§ **What to do**:
Reproduce every one of the rows below word for word, keeping their order and line breaks unchanged.

>> START

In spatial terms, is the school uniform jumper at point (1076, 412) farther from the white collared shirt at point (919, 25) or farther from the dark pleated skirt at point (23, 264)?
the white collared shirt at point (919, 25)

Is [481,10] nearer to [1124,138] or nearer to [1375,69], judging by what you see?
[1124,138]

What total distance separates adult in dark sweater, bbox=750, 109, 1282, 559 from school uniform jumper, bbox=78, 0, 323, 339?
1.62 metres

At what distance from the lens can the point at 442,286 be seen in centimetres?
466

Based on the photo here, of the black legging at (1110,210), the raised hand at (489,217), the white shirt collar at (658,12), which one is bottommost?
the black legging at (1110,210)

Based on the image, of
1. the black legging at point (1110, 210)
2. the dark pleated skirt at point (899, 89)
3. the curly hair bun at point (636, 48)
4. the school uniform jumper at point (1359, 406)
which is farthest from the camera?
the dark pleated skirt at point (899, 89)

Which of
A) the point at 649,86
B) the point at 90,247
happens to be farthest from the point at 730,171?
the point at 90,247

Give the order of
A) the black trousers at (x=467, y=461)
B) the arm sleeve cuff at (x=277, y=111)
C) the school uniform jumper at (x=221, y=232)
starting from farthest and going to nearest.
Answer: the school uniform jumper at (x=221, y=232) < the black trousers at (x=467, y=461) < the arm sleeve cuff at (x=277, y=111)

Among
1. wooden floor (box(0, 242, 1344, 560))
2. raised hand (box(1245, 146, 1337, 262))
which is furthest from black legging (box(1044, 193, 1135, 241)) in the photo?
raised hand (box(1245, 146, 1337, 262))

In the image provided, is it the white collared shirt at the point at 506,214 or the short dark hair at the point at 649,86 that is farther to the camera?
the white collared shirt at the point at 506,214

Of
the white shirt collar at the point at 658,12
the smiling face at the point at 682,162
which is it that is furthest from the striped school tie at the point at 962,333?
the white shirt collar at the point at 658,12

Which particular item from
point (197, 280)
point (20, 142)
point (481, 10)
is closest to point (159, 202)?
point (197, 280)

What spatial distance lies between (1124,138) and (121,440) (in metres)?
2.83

>> END

§ **Expected answer**:
In spatial terms, is the school uniform jumper at point (1076, 412) farther from the white collared shirt at point (919, 25) or farther from the dark pleated skirt at point (23, 264)?
the white collared shirt at point (919, 25)

Is [481,10] nearer to [1124,138] or nearer to [1375,69], judging by what you see?
[1124,138]

What total distance separates adult in dark sweater, bbox=750, 109, 1282, 559 from school uniform jumper, bbox=78, 0, 323, 339?
1.62 metres

At what distance from the lens can the point at 442,286 be seen in centimetres?
466

Based on the photo here, of the black legging at (1110,210), the raised hand at (489,217), the white shirt collar at (658,12), which one is bottommost?
the black legging at (1110,210)

Based on the image, of
1. the black legging at point (1110, 210)
2. the dark pleated skirt at point (899, 89)
3. the curly hair bun at point (636, 48)
4. the school uniform jumper at point (1359, 406)
which is farthest from the camera?
the dark pleated skirt at point (899, 89)

Which of
A) the point at 649,86
B) the point at 90,247
happens to be farthest from the point at 730,171?
the point at 90,247

Give the order of
A) the black trousers at (x=467, y=461)
B) the arm sleeve cuff at (x=277, y=111)
C) the school uniform jumper at (x=221, y=232)
starting from farthest and going to nearest.
Answer: the school uniform jumper at (x=221, y=232) < the black trousers at (x=467, y=461) < the arm sleeve cuff at (x=277, y=111)

Among
1. wooden floor (box(0, 242, 1344, 560))
2. raised hand (box(1245, 146, 1337, 262))
which is furthest from black legging (box(1044, 193, 1135, 241)) in the photo?
raised hand (box(1245, 146, 1337, 262))

In the image provided, is it the white collared shirt at the point at 506,214 or the short dark hair at the point at 649,86 that is farther to the camera?
the white collared shirt at the point at 506,214

Of
the white shirt collar at the point at 658,12
the smiling face at the point at 682,162
which is it that is furthest from the striped school tie at the point at 962,333?
the white shirt collar at the point at 658,12

Which particular item from
point (197, 280)
point (20, 142)
point (481, 10)
is closest to point (159, 202)?
point (197, 280)

What spatial distance lies between (1124,138) and (121,440) (in metres)?
2.83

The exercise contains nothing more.